:: Your goal ::
Copy out every line of the records below word for word, leaving out the pictures.

--- BEGIN Material shown ---

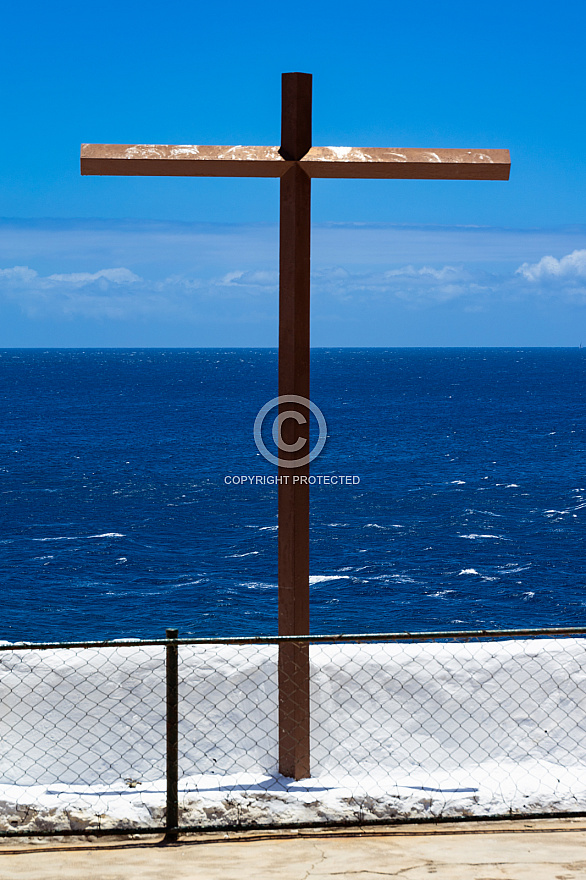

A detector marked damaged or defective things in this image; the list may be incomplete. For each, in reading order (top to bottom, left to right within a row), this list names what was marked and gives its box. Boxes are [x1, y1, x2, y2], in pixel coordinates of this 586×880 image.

rusted brown metal surface [81, 144, 506, 180]
rusted brown metal surface [80, 70, 508, 784]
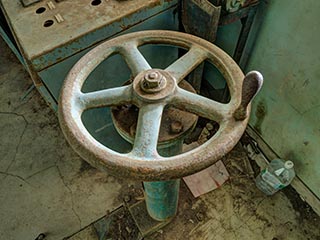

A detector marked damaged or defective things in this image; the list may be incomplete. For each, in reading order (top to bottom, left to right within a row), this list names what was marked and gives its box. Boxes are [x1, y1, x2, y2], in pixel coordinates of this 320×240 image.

rusty metal surface [0, 0, 176, 69]
rusty metal surface [111, 79, 199, 146]
rusty metal surface [58, 29, 262, 180]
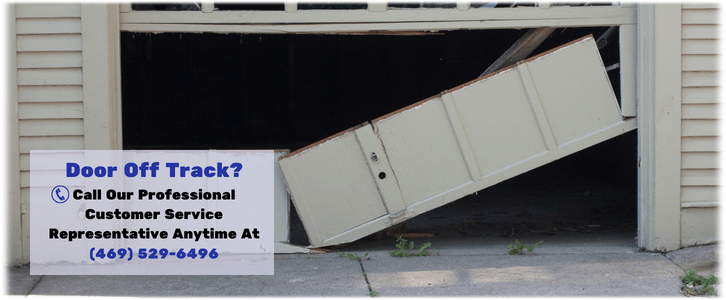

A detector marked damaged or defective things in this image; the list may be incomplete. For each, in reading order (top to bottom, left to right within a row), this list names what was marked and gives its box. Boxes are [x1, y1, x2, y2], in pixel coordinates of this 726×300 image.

broken wood piece [480, 26, 556, 77]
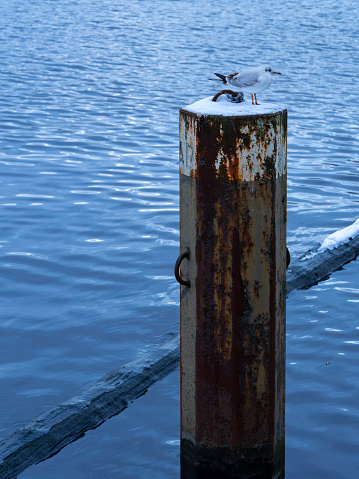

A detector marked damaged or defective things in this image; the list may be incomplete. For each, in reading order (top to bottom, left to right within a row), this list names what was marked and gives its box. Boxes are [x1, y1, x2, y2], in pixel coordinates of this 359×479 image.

rust streak on post [179, 104, 286, 479]
rusty metal post [179, 102, 288, 479]
peeling paint on post [180, 102, 290, 479]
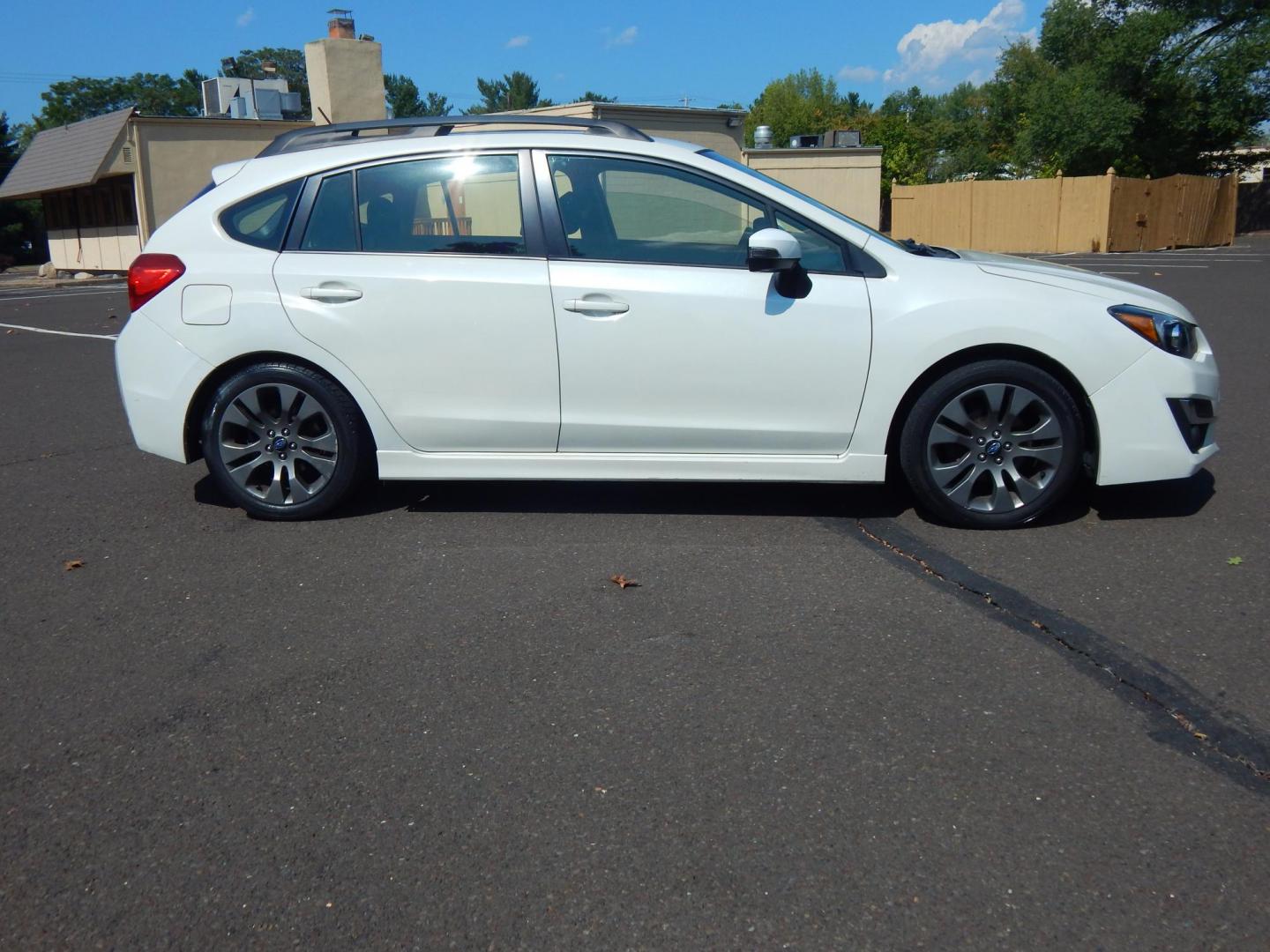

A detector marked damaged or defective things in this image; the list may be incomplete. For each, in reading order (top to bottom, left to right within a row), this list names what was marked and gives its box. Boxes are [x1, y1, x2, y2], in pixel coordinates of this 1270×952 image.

crack in asphalt [843, 517, 1270, 792]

--- END Material shown ---

:: Written answer ::
A detector marked damaged or defective things in this image; the list may be incomplete. For each, in reading order (top to bottom, left to right within a row), this list names what was marked and gives its box. Boxes are [x1, y1, x2, y2], in pixel coordinates of this 586×880 image.

rusted brown metal surface [81, 144, 506, 180]
rusted brown metal surface [80, 70, 508, 784]

A detector marked damaged or defective things in this image; the list may be incomplete. For each, in reading order (top to bottom, left to right within a row), this list names what was marked and gives its box. Boxes are [x1, y1, x2, y2], in pixel coordinates of this 320×240 image.

rusty metal surface [0, 0, 176, 69]
rusty metal surface [111, 79, 199, 146]
rusty metal surface [58, 29, 262, 180]

A detector marked damaged or defective things in this image; the list may be incomplete. For each, in reading order (top to bottom, left to right within a row), this list names what was marked and gives its box. Boxes are [x1, y1, x2, y2], in pixel coordinates of this 726×300 image.

broken wood piece [480, 26, 556, 77]

A detector marked damaged or defective things in this image; the list may be incomplete. For each, in reading order (top to bottom, left to right within a row), this list names what was marked and gives its box. Boxes are [x1, y1, x2, y2], in pixel coordinates of this 359×479 image.

rust streak on post [179, 104, 286, 479]
rusty metal post [179, 102, 288, 479]
peeling paint on post [180, 102, 290, 479]

A detector marked damaged or defective things in this image; the list may be incomplete. For each, in reading order (top to bottom, left to right within a row), this list names what was marked and gives its box. Boxes are [x1, y1, x2, y2], in pixel coordinates of this 1270×952 image.

crack in asphalt [843, 517, 1270, 792]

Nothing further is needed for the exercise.